By Shamim Shahid
Amidst its relentless efforts to influence internal matters in war-devastated Afghanistan, Pakistan has also intensified strikes against the banned TTP and other militants on both sides of the border. Although the Taliban officially remained silent on the recent drone attacks, Afghanistan’s state news agency BAKHTAR confirmed civilian casualties, including women and children, in displaced Pakistani tribesmen camps in Khost.
Ironically, while Pakistan expends resources on political and diplomatic gatherings to win over Afghan elites and pressure the Taliban, it simultaneously pushes for the early evacuation of Afghan refugees. This forced repatriation has deepened uncertainty for millions of Afghans—particularly the youth—about their future, while also fueling resentment inside Pakistan, where many question the violation of basic constitutional and human rights granted to war-affected Afghans.
Pakistan is pressuring Afghans to return at a time when the Taliban regime itself is struggling with serious internal and external challenges. On one side, the Taliban are seeking international recognition; on the other, they are criticized for curbing human and women’s rights under their rigid interpretation of Islam. Yet, credit for the Taliban’s return to power goes less to their battlefield victories and more to the Doha Accord of February 2020, orchestrated by the United States. While the Taliban present the financial inflows from that deal as “compensation for U.S. defeat,” in reality, the accord allowed Washington to retain indirect leverage over Afghanistan’s affairs.
It is undeniable that the Taliban’s restoration to power in August 2021 was not solely the result of force but largely enabled by that accord, which simultaneously marginalized genuine Afghan leaders, many of whom remain scattered across the globe. Pakistan, by hosting a galaxy of non-Pashtoon leaders in Islamabad in August 2021, played a role in facilitating the Taliban’s comeback. Yet, over the last four years, these leaders have remained largely powerless. Recently, however, many anti-Taliban elites have begun moving closer to Pakistan once again.
In truth, Pakistan cannot act in isolation on Afghan affairs; its policies remain deeply linked to the calculations of U.S.-led allies and, increasingly, to the interests of China and Russia.

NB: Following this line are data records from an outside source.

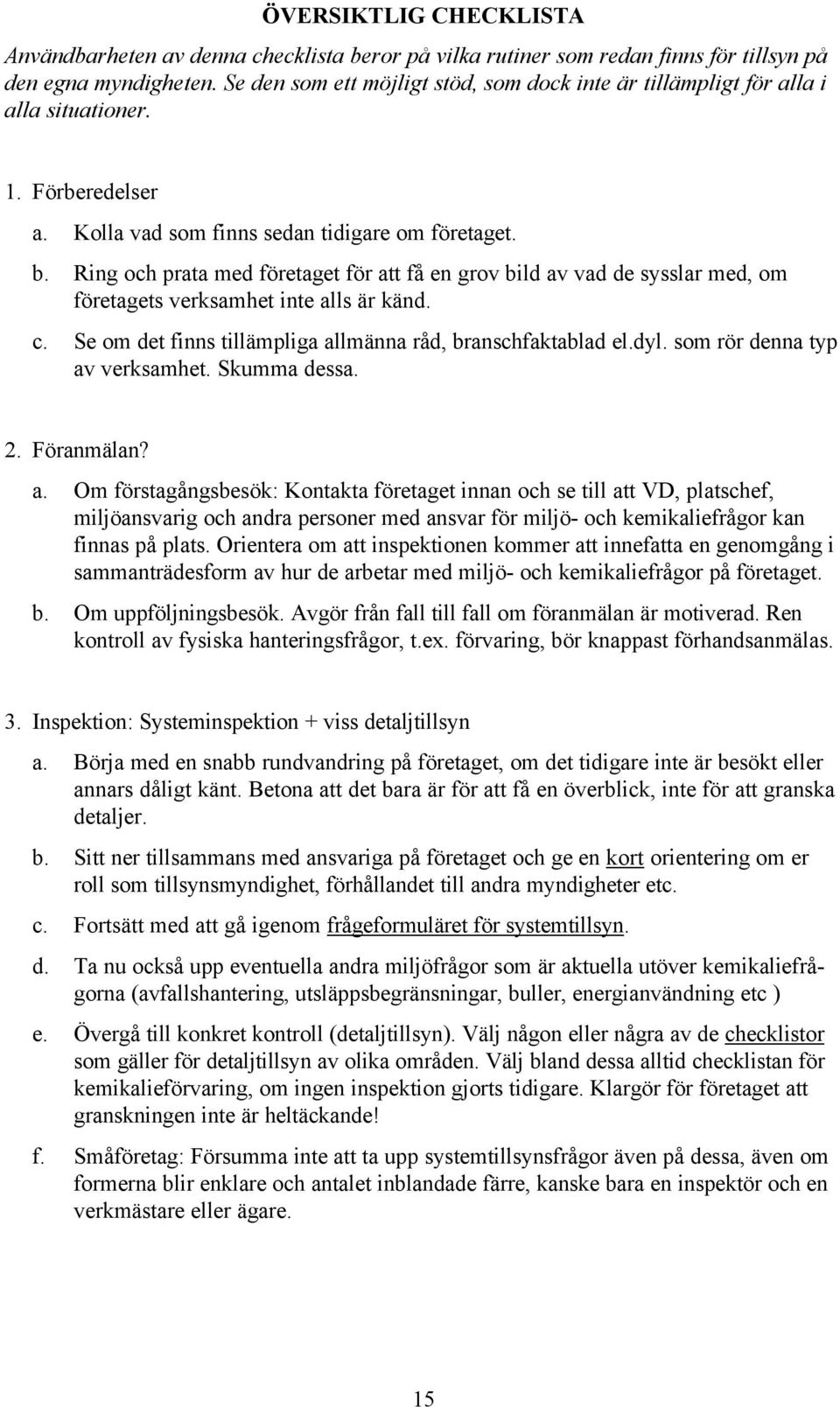 ÖVERSIKTLIG CHECKLISTA

Användbarheten av denna checklista beror på vilka rutiner som redan finns för tillsyn på den egna myndigheten. Se den som ett möjligt stöd, som dock inte är tillämpligt för alla i alla situationer.

1. Förberedelser

a. Kolla vad som finns sedan tidigare om företaget.

b. Ring och prata med företaget för att få en grov bild av vad de sysslar med, om företagets verksamhet inte alls är känd.

c. Se om det finns tillämpliga allmänna råd, branschfaktablad el.dyl. som rör denna typ av verksamhet. Skumma dessa.

2. Föranmälan?

a. Om förstagångsbesök: Kontakta företaget innan och se till att VD, platschef, miljöansvarig och andra personer med ansvar för miljö- och kemikaliefrågor kan finnas på plats. Orientera om att inspektionen kommer att innefatta en genomgång i sammanträdesform av hur de arbetar med miljö- och kemikaliefrågor på företaget.

b. Om uppföljningsbesök. Avgör från fall till fall om föranmälan är motiverad. Ren kontroll av fysiska hanteringsfrågor, t.ex. förvaring, bör knappast förhandsanmälas.

3. Inspektion: Systeminspektion + viss detaljtillsyn

a. Börja med en snabb rundvandring på företaget, om det tidigare inte är besökt eller annars dåligt känt. Betona att det bara är för att få en överblick, inte för att granska detaljer.

b. Sitt ner tillsammans med ansvariga på företaget och ge en kort orientering om er roll som tillsynsmyndighet, förhållandet till andra myndigheter etc.

c. Fortsätt med att gå igenom frågeformuläret för systemtillsyn.

d. Ta nu också upp eventuella andra miljöfrågor som är aktuella utöver kemikaliefrågorna (avfallshantering, utsläppsbegränsningar, buller, energianvändning etc )

e. Övergå till konkret kontroll (detaljtillsyn). Välj någon eller några av de checklistor som gäller för detaljtillsyn av olika områden. Välj bland dessa alltid checklistan för kemikalieförvaring, om ingen inspektion gjorts tidigare. Klargör för företaget att granskningen inte är heltäckande!

f. Småföretag: Försumma inte att ta upp systemtillsynsfrågor även på dessa, även om formerna blir enklare och antalet inblandade färre, kanske bara en inspektör och en verkmästare eller ägare.

15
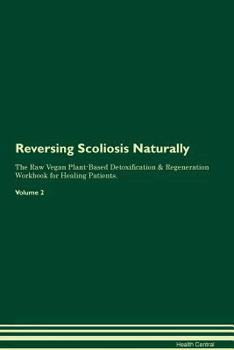 Reversing Scoliosis Naturally

The Raw Vegan Plant-Based Detoxification & Regeneration Workbook for Healing Patients.

Volume 2

Health Central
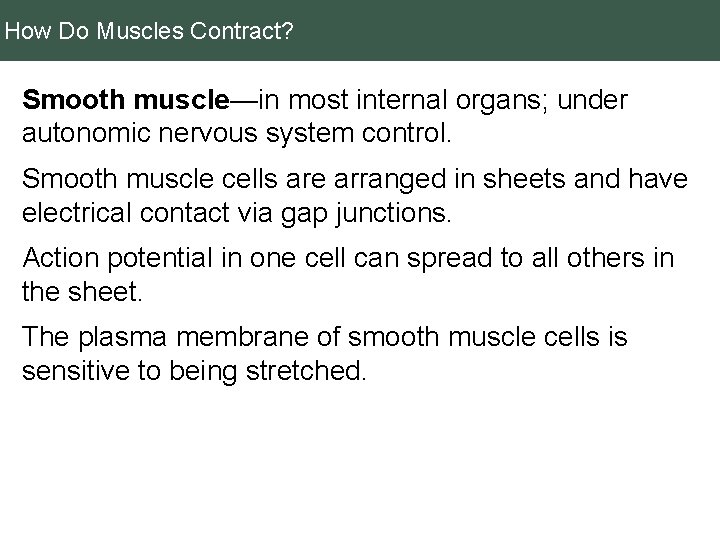 How Do Muscles Contract?

Smooth muscle—in most internal organs; under autonomic nervous system control.

Smooth muscle cells are arranged in sheets and have electrical contact via gap junctions.

Action potential in one cell can spread to all others in the sheet.

The plasma membrane of smooth muscle cells is sensitive to being stretched.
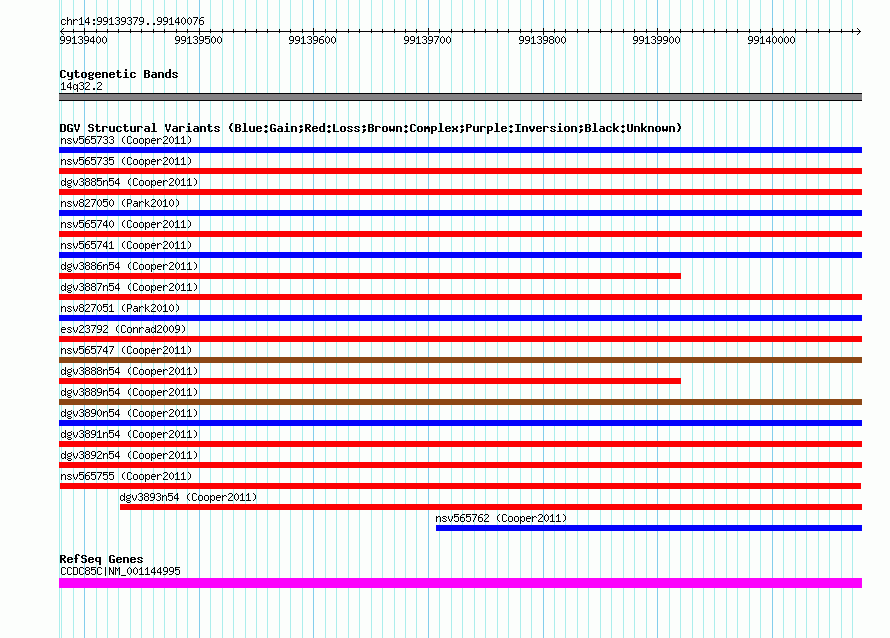 chr14:99139379..99140076

99139400 99139500 99139600 99139700 99139800 99139900 99140000

Cytogenetic Bands
14q32.2

DGV Structural Variants (Blue:Gain;Red:Loss;Brown:Complex;Purple:Inversion;Black:Unknown)
nsv565733 (Cooper2011)
nsv565735 (Cooper2011)
dgv3885n54 (Cooper2011)
nsv827050 (Park2010)
nsv565740 (Cooper2011)
nsv565741 (Cooper2011)
dgv3886n54 (Cooper2011)
dgv3887n54 (Cooper2011)
nsv827051 (Park2010)
esv23792 (Conrad2009)
nsv565747 (Cooper2011)
dgv3888n54 (Cooper2011)
dgv3889n54 (Cooper2011)
dgv3890n54 (Cooper2011)
dgv3891n54 (Cooper2011)
dgv3892n54 (Cooper2011)
nsv565755 (Cooper2011)
dgv3893n54 (Cooper2011)
nsv565762 (Cooper2011)

RefSeq Genes
CCDC85C|NM_001144995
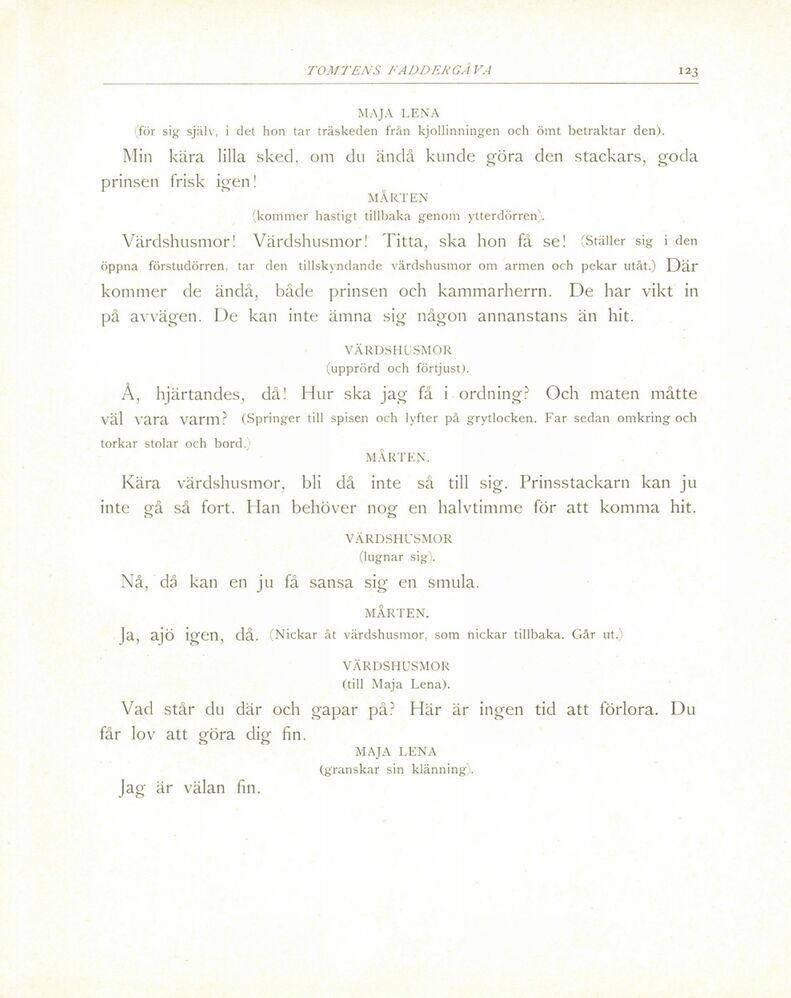 TOMTENS FADDERGÅVA 123

MAJA LENA
(för sig själv, i det hon tar träskeden från kjollinningen och ömt betraktar den).

Min kära lilla sked, om du ändå kunde göra den stackars, goda prinsen frisk igen!

MÅRTEN
(kommer hastigt tillbaka genom ytterdörren).

Värdshusmor! Värdshusmor! Titta, ska hon få se! (Ställer sig i den öppna förstudörren, tar den tillskyndande värdshusmor om armen och pekar utåt.) Där kommer de ändå, både prinsen och kammarherrn. De har vikt in på avvägen. De kan inte ämna sig någon annanstans än hit.

VÄRDSHUSMOR
(upprörd och förtjust).

Å, hjärtandes, då! Hur ska jag få i ordning? Och maten måtte väl vara varm? (Springer till spisen och lyfter på grytlocken. Far sedan omkring och torkar stolar och bord.)

MÅRTEN.

Kära värdshusmor, bli då inte så till sig. Prinsstackarn kan ju inte gå så fort. Han behöver nog en halvtimme för att komma hit.

VÄRDSHUSMOR
(lugnar sig).

Nå, då kan en ju få sansa sig en smula.

MÅRTEN.

Ja, ajö igen, då. (Nickar åt värdshusmor, som nickar tillbaka. Går ut.)

VÄRDSHUSMOR
(till Maja Lena).

Vad står du där och gapar på? Här är ingen tid att förlora. Du får lov att göra dig fin.

MAJA LENA
(granskar sin klänning).

Jag är välan fin.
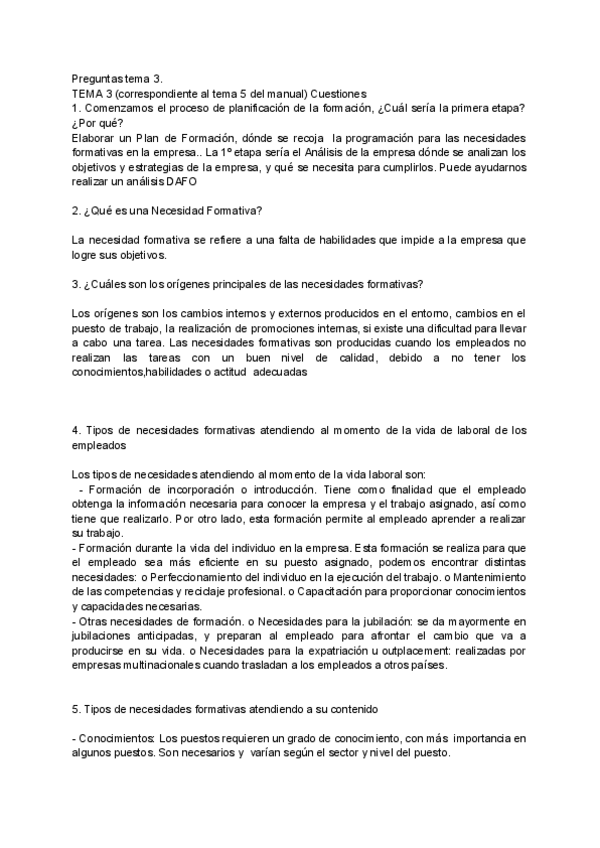 Preguntas tema 3.
TEMA 3 (correspondiente al tema 5 del manual) Cuestiones
1. Comenzamos el proceso de planificación de la formación, ¿Cuál sería la primera etapa? ¿Por qué?
Elaborar un Plan de Formación, dónde se recoja la programación para las necesidades formativas en la empresa.. La 1º etapa sería el Análisis de la empresa dónde se analizan los objetivos y estrategias de la empresa, y qué se necesita para cumplirlos. Puede ayudarnos realizar un análisis DAFO

2. ¿Qué es una Necesidad Formativa?

La necesidad formativa se refiere a una falta de habilidades que impide a la empresa que logre sus objetivos.

3. ¿Cuáles son los orígenes principales de las necesidades formativas?

Los orígenes son los cambios internos y externos producidos en el entorno, cambios en el puesto de trabajo, la realización de promociones internas, si existe una dificultad para llevar a cabo una tarea. Las necesidades formativas son producidas cuando los empleados no realizan las tareas con un buen nivel de calidad, debido a no tener los conocimientos,habilidades o actitud adecuadas

4. Tipos de necesidades formativas atendiendo al momento de la vida de laboral de los empleados

Los tipos de necesidades atendiendo al momento de la vida laboral son:
- Formación de incorporación o introducción. Tiene como finalidad que el empleado obtenga la información necesaria para conocer la empresa y el trabajo asignado, así como tiene que realizarlo. Por otro lado, esta formación permite al empleado aprender a realizar su trabajo.
- Formación durante la vida del individuo en la empresa. Esta formación se realiza para que el empleado sea más eficiente en su puesto asignado, podemos encontrar distintas necesidades: o Perfeccionamiento del individuo en la ejecución del trabajo. o Mantenimiento de las competencias y reciclaje profesional. o Capacitación para proporcionar conocimientos y capacidades necesarias.
- Otras necesidades de formación. o Necesidades para la jubilación: se da mayormente en jubilaciones anticipadas, y preparan al empleado para afrontar el cambio que va a producirse en su vida. o Necesidades para la expatriación u outplacement: realizadas por empresas multinacionales cuando trasladan a los empleados a otros países.

5. Tipos de necesidades formativas atendiendo a su contenido

- Conocimientos: Los puestos requieren un grado de conocimiento, con más importancia en algunos puestos. Son necesarios y varían según el sector y nivel del puesto.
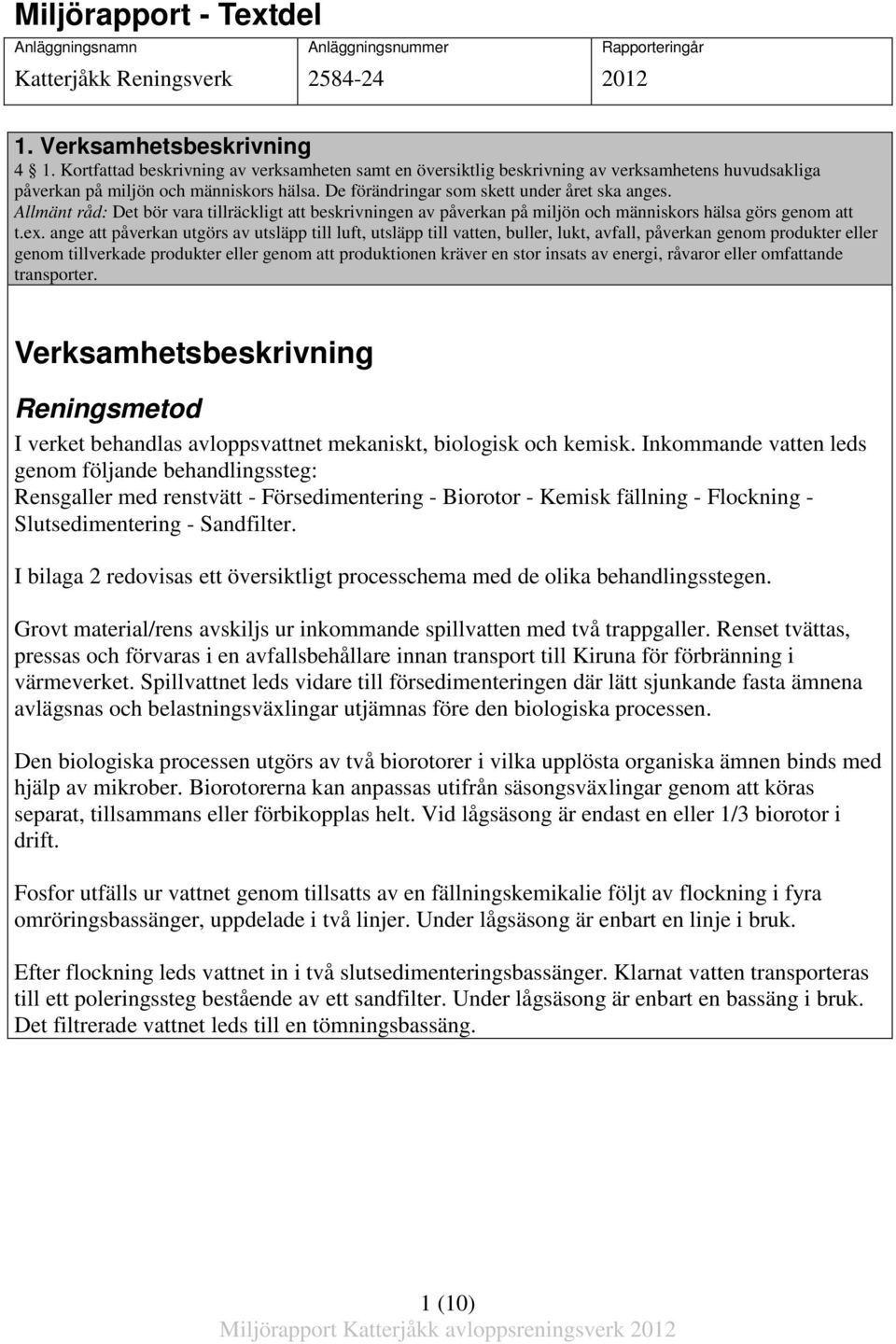 Miljörapport - Textdel

| Anläggningsnamn | Anläggningsnummer | Rapporteringår |
|---|---|---|
| Katterjåkk Reningsverk | 2584-24 | 2012 |

1. Verksamhetsbeskrivning
4 1. Kortfattad beskrivning av verksamheten samt en översiktlig beskrivning av verksamhetens huvudsakliga påverkan på miljön och människors hälsa. De förändringar som skett under året ska anges.
Allmänt råd: Det bör vara tillräckligt att beskrivningen av påverkan på miljön och människors hälsa görs genom att t.ex. ange att påverkan utgörs av utsläpp till luft, utsläpp till vatten, buller, lukt, avfall, påverkan genom produkter eller genom tillverkade produkter eller genom att produktionen kräver en stor insats av energi, råvaror eller omfattande transporter.

Verksamhetsbeskrivning

Reningsmetod

I verket behandlas avloppsvattnet mekaniskt, biologisk och kemisk. Inkommande vatten leds genom följande behandlingssteg:
Rensgaller med renstvätt - Försedimentering - Biorotor - Kemisk fällning - Flockning - Slutsedimentering - Sandfilter.

I bilaga 2 redovisas ett översiktligt processchema med de olika behandlingsstegen.

Grovt material/rens avskiljs ur inkommande spillvatten med två trappgaller. Renset tvättas, pressas och förvaras i en avfallsbehållare innan transport till Kiruna för förbränning i värmeverket. Spillvattnet leds vidare till försedimenteringen där lätt sjunkande fasta ämnena avlägsnas och belastningsväxlingar utjämnas före den biologiska processen.

Den biologiska processen utgörs av två biorotorer i vilka upplösta organiska ämnen binds med hjälp av mikrober. Biorotorerna kan anpassas utifrån säsongsväxlingar genom att köras separat, tillsammans eller förbikopplas helt. Vid lågsäsong är endast en eller 1/3 biorotor i drift.

Fosfor utfälls ur vattnet genom tillsatts av en fällningskemikalie följt av flockning i fyra omröringsbassänger, uppdelade i två linjer. Under lågsäsong är enbart en linje i bruk.

Efter flockning leds vattnet in i två slutsedimenteringsbassänger. Klarnat vatten transporteras till ett poleringssteg bestående av ett sandfilter. Under lågsäsong är enbart en bassäng i bruk. Det filtrerade vattnet leds till en tömningsbassäng.

1 (10)
Miljörapport Katterjåkk avloppsreningsverk 2012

All three powers are vying for influence over Afghanistan’s economic and strategic sectors, often through proxies, including extremist groups with hidden backers and sponsors.
Just days ago, an Islamabad-based think tank attempted to host a dialogue that included women and other anti-Taliban voices. However, former U.S. diplomat Zalmay Khalilzad disrupted the effort with a tweet accusing Pakistan’s intelligence agencies of interference. The episode underlines the fragility of Pakistan’s initiatives and the urgent need for Islamabad to rethink its approach.
Instead of over-relying on the Taliban, Pakistan must broaden its engagement to include Afghanistan’s political, tribal, and clerical leadership. It is increasingly clear that Taliban leaders themselves are under the influence of competing foreign powers—from U.S.-aligned actors to Chinese and Russian overtures—while Britain, through its intelligence networks, continues to safeguard its own long-term stakes in the region.
Currently, much of Afghanistan’s Pashtoon leadership capable of steering the country towards stability remains scattered in the West, while non-Pashtoon leaders have found refuge in Turkey. Within Afghanistan, only former president Hamid Karzai has maintained his presence. Despite his critics, Karzai continues to inspire hope among Afghans by calling for sovereignty and independence. Though he maintains a cautious relationship with the Taliban, his advocacy for women’s education and broader inclusivity positions him as a potential mediator in Afghanistan’s future political settlement.
Pakistan’s past attempts at installing its preferred regimes in Kabul have repeatedly failed. Likewise, U.S.-led allies, China, Russia, and the European Union all recognize that peace in Afghanistan is essential for regional stability. Given its geography, history, and influence, Pakistan remains a key stakeholder; without its cooperation, sustainable peace in Afghanistan is impossible.
Therefore, it is in Pakistan’s own strategic interest to move beyond tactical strikes, refugee expulsions, or reliance on narrow Taliban channels. Instead, Islamabad must initiate a broader reconciliation process aimed at durable and permanent peace in Afghanistan. Such a policy will not only serve Pakistan and Afghanistan but also contribute to the security and stability of the wider region and the world at large.